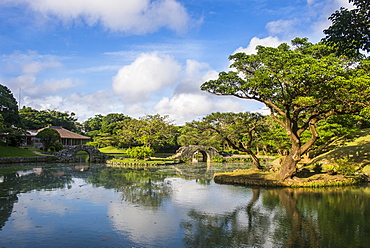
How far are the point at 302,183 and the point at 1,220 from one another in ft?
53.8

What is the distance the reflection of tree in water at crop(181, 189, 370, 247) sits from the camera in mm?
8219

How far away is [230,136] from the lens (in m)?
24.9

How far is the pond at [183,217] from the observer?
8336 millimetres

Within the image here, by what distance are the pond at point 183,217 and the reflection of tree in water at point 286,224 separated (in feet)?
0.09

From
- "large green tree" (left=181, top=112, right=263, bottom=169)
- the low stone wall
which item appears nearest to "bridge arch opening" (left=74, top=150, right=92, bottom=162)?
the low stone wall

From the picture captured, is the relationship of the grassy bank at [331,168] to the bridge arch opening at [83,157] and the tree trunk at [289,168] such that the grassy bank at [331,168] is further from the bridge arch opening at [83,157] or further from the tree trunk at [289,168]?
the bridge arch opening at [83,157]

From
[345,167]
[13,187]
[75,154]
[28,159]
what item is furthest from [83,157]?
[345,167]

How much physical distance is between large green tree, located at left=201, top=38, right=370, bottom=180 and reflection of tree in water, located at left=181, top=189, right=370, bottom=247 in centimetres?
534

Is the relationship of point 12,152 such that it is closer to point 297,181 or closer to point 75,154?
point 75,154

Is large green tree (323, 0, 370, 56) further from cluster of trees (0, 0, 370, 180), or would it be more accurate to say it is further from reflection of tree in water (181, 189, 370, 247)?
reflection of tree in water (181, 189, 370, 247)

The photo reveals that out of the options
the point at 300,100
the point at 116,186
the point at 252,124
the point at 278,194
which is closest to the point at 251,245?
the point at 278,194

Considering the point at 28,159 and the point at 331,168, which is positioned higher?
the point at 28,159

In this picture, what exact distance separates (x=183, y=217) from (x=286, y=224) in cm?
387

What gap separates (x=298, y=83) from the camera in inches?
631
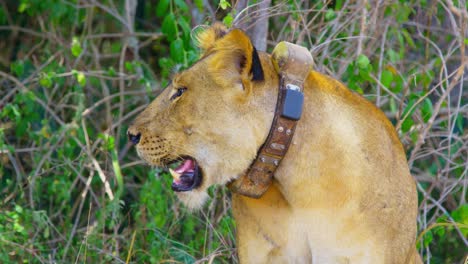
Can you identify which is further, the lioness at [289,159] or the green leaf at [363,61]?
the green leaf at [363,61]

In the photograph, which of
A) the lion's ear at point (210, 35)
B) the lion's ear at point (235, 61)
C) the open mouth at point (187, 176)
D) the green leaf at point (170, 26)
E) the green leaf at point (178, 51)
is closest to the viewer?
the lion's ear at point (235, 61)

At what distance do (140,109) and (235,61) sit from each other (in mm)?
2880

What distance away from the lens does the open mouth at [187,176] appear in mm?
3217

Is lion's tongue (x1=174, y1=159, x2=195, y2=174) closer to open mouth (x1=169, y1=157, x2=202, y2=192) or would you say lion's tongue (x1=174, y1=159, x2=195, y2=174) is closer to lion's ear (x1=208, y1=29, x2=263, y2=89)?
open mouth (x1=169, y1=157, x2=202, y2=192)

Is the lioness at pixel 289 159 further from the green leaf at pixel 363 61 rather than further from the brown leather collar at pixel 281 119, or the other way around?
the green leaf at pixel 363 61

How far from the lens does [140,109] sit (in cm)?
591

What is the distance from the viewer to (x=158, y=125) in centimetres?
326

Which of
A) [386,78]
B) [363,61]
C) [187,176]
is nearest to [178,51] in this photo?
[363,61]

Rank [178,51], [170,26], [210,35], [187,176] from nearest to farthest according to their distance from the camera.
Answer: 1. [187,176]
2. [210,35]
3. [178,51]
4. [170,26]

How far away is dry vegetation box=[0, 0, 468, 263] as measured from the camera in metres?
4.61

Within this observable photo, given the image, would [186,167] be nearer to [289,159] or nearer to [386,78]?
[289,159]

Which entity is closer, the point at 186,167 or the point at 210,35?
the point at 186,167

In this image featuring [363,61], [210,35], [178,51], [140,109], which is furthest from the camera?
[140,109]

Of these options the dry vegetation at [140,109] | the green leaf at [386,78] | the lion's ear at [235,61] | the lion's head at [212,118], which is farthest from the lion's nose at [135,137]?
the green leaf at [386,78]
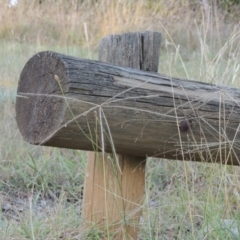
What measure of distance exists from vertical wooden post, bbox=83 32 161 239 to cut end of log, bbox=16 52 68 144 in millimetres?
_ _ _ _
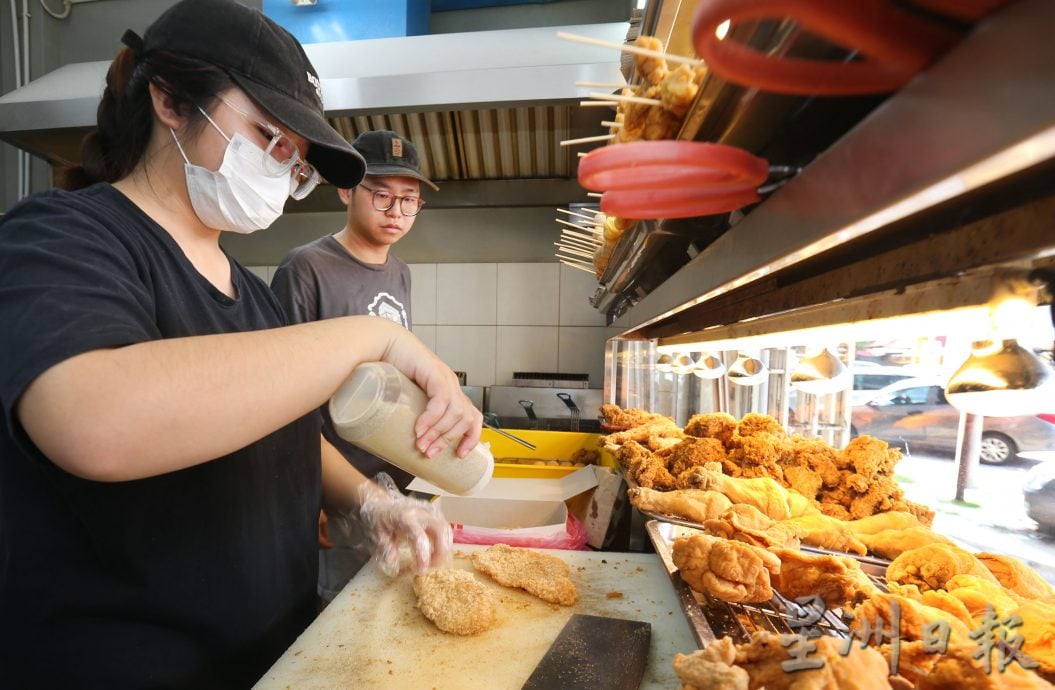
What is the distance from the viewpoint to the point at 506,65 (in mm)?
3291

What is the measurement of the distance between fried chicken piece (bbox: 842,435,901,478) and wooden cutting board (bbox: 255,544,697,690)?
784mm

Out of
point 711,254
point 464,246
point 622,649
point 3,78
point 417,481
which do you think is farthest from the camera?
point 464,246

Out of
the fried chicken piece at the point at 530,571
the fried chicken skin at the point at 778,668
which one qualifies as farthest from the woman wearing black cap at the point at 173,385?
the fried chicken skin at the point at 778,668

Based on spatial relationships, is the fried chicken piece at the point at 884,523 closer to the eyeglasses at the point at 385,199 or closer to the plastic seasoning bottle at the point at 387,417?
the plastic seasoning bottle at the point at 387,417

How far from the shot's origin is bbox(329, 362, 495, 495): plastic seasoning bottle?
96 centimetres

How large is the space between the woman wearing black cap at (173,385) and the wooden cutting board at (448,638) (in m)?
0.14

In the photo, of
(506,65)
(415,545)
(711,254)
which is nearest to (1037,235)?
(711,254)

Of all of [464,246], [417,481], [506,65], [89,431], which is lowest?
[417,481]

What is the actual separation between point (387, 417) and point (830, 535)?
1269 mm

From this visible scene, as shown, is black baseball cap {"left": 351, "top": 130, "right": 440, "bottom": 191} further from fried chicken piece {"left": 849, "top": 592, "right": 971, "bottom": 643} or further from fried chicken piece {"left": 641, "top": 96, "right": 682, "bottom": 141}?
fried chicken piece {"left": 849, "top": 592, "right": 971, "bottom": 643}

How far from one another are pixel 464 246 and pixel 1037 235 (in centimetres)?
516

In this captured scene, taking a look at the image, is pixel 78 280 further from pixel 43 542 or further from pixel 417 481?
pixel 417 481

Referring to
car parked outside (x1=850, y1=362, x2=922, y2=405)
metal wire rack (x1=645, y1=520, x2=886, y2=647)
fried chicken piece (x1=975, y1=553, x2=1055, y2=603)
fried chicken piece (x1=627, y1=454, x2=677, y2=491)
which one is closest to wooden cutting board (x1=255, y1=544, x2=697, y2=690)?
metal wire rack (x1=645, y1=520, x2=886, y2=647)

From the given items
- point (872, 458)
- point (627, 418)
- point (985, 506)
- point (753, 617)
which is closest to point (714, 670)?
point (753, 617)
_ _ _ _
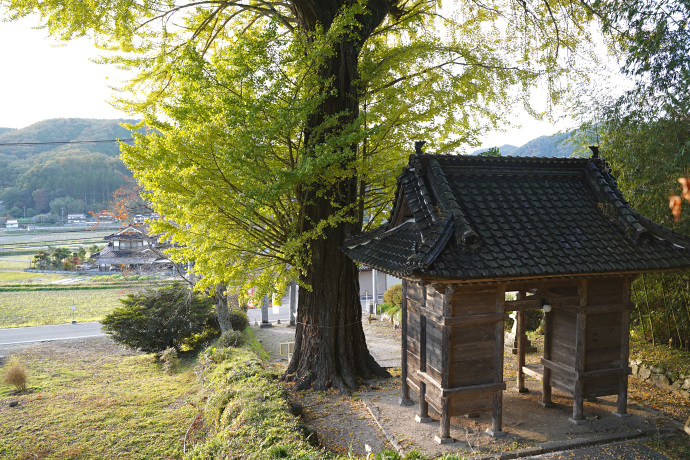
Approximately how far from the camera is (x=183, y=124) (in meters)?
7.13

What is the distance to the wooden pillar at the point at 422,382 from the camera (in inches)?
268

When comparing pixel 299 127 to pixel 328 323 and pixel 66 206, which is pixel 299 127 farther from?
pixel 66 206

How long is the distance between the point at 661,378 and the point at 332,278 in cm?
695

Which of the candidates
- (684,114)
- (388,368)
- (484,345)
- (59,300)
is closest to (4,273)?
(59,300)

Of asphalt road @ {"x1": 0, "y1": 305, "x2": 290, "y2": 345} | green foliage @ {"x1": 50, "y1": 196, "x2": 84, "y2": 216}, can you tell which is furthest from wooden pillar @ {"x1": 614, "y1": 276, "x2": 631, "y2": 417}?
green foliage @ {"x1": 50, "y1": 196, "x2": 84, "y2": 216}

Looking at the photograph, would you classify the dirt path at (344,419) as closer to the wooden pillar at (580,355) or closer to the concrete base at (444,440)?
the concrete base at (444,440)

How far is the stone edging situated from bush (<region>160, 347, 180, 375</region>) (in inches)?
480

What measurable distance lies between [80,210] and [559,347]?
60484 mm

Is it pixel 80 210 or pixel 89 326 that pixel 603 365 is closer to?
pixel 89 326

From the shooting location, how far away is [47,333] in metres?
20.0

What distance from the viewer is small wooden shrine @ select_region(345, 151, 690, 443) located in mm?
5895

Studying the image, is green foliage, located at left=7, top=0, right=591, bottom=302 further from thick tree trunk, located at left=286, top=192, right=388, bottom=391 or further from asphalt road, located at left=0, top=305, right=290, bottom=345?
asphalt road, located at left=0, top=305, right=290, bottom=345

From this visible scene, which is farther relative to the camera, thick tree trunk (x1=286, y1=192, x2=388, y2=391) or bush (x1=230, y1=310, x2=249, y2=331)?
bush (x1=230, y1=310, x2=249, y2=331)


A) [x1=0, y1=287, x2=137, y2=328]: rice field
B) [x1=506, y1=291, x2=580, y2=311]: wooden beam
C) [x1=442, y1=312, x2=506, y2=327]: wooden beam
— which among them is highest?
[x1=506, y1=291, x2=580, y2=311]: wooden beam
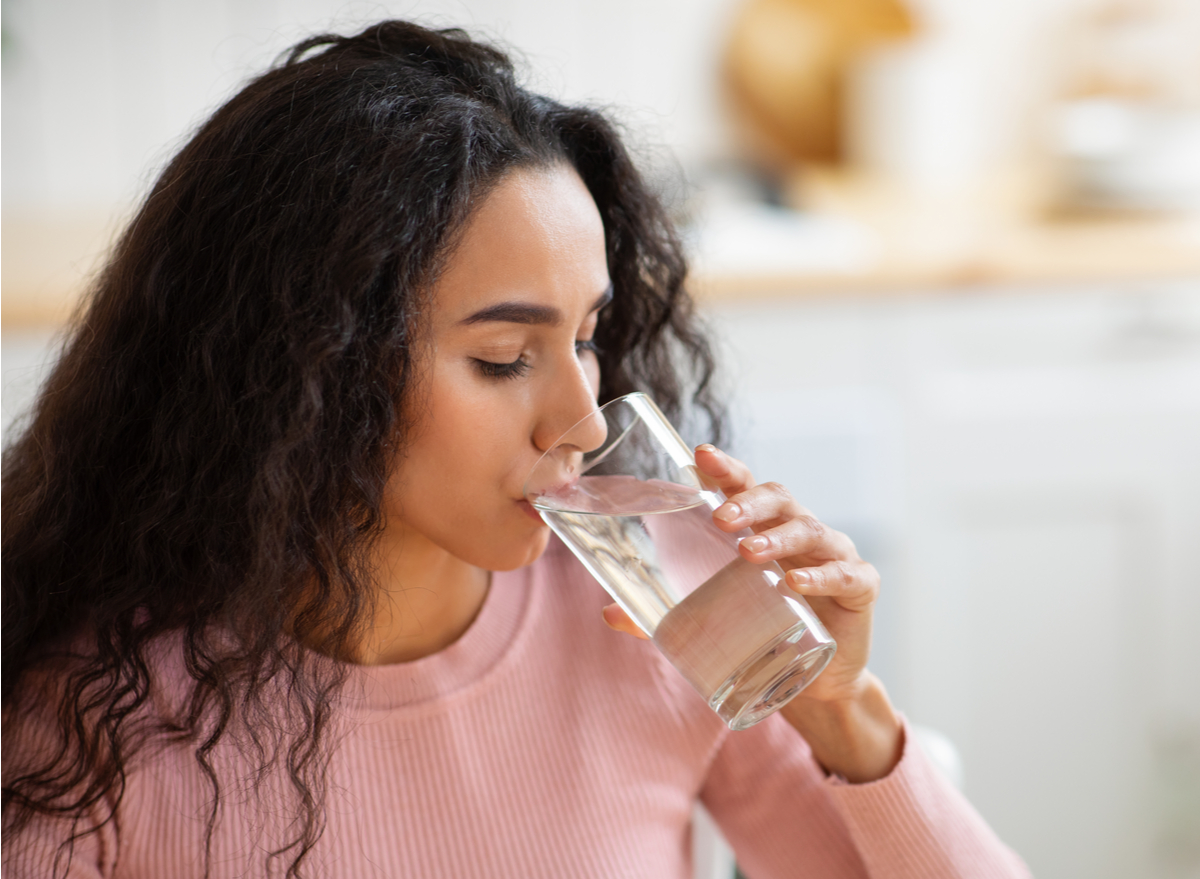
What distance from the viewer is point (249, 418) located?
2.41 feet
_ _ _ _
What to do: From the items above, copy out every line that contains the string "separates". Case counts.

Solved problem:
In this picture, what exact distance separates (x=183, y=217) from (x=286, y=224) in cm?
What gap separates (x=298, y=83) from the camera in inches?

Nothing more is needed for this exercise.